_The task_
Lay out the records from the line containing "How far away from" through the end of the records as a two-column CSV with the header record_text,record_answer. Give one row per record, with each field quoted and any line breaks replaced by spaces.

_Source data_
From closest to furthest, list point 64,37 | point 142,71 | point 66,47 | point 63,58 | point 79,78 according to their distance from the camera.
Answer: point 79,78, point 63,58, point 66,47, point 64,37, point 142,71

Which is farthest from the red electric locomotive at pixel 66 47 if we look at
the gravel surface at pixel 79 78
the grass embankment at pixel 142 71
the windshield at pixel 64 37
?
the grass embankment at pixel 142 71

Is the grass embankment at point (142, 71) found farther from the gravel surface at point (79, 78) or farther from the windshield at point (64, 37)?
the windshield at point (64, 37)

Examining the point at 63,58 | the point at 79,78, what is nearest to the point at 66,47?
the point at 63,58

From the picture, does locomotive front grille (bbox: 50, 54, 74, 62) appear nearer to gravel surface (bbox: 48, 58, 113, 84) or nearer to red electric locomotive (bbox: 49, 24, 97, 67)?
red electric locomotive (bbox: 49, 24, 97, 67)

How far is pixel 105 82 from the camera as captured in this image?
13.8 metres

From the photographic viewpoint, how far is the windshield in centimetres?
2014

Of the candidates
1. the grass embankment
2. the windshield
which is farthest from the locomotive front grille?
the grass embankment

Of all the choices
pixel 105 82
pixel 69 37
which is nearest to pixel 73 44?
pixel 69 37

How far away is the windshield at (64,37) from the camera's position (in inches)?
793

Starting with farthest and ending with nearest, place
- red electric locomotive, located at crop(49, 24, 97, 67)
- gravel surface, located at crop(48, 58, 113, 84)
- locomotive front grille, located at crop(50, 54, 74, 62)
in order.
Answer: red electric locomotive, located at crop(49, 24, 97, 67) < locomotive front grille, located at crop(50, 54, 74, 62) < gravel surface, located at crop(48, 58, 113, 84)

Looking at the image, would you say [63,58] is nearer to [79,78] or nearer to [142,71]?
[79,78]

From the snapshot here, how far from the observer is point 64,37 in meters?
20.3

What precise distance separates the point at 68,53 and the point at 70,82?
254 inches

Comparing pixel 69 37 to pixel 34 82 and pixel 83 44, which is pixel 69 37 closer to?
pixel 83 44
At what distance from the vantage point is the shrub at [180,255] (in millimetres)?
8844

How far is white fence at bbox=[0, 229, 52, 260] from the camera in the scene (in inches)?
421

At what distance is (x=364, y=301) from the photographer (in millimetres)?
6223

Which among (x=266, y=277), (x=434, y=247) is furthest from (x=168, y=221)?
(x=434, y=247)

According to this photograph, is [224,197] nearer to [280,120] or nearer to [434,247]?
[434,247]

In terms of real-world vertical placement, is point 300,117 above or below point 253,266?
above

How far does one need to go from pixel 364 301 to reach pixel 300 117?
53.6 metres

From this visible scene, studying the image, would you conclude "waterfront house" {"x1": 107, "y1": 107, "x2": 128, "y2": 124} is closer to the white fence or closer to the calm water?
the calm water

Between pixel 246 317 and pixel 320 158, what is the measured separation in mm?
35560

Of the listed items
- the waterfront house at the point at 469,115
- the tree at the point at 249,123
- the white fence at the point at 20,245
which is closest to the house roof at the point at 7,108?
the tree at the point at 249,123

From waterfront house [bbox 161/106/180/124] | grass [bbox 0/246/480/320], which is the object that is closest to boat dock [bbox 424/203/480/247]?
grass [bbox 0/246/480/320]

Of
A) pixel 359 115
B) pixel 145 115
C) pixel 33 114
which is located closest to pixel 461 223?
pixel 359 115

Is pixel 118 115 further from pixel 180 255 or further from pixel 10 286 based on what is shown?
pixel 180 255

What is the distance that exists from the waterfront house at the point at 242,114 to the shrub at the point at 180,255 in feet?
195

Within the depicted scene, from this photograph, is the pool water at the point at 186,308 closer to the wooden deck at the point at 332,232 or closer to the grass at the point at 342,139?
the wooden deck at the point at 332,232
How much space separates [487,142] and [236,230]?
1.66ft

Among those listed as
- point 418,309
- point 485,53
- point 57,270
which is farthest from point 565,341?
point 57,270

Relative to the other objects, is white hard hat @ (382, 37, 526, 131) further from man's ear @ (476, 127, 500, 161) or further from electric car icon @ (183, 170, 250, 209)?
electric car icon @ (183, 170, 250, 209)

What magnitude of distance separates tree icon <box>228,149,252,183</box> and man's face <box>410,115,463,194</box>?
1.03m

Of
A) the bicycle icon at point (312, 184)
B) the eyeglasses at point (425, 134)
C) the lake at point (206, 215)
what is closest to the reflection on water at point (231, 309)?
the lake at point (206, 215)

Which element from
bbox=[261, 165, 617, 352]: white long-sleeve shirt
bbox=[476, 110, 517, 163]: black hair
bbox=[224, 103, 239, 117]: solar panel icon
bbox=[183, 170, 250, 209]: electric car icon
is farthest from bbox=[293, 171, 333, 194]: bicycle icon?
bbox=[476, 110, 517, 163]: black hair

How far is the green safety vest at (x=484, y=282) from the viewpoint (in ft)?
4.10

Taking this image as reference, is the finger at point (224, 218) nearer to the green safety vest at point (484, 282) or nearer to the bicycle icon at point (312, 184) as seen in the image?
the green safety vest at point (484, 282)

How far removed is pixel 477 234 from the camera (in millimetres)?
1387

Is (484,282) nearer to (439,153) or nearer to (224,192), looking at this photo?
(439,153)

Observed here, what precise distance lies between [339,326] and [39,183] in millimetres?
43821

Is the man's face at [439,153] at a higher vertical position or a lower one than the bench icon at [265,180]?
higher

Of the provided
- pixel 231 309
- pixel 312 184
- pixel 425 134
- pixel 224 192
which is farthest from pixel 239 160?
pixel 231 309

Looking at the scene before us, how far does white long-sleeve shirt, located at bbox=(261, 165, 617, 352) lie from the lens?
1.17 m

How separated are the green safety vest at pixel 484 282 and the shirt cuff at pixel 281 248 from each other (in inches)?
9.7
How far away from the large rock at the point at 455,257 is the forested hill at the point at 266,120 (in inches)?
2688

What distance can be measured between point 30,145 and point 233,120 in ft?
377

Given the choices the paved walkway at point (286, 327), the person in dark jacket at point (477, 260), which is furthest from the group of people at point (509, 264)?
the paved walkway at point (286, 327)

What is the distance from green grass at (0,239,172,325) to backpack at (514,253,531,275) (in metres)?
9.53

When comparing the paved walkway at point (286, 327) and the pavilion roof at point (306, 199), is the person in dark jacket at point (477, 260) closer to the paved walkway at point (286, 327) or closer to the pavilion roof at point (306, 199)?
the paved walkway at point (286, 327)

_Finished answer_
record_text,record_answer
"How far away from the large rock at the point at 455,257 is the forested hill at the point at 266,120 (in inches)?","2688"
"What distance can be measured between point 30,145 and point 233,120 in ft?","377"
"Given the choices the paved walkway at point (286, 327), the person in dark jacket at point (477, 260), which is furthest from the group of people at point (509, 264)?","the paved walkway at point (286, 327)"
"What is the distance from green grass at (0,239,172,325) to backpack at (514,253,531,275) (in metres)?","9.53"
"When comparing the paved walkway at point (286, 327) and the pavilion roof at point (306, 199), is the person in dark jacket at point (477, 260) closer to the paved walkway at point (286, 327) or closer to the pavilion roof at point (306, 199)?","the paved walkway at point (286, 327)"